[Stored entries]
^^^^^^^^

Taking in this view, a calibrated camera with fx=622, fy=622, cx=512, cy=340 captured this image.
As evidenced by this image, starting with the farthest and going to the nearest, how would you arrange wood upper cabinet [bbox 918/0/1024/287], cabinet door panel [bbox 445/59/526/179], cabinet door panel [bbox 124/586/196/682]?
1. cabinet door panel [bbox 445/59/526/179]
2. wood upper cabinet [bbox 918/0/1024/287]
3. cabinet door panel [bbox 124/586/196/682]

^^^^^^^^

== Objective ==
Please copy out the data above word for word, keeping every line as it appears.

== Solution to this exercise ==
Taking in this view, a calibrated camera with fx=622, fy=622, cx=512, cy=340 captured this image.
As evidenced by this image, starting with the farthest and going to the nearest, how would you arrange wood upper cabinet [bbox 918/0/1024/287], cabinet door panel [bbox 445/59/526/179], cabinet door panel [bbox 124/586/196/682]?
1. cabinet door panel [bbox 445/59/526/179]
2. wood upper cabinet [bbox 918/0/1024/287]
3. cabinet door panel [bbox 124/586/196/682]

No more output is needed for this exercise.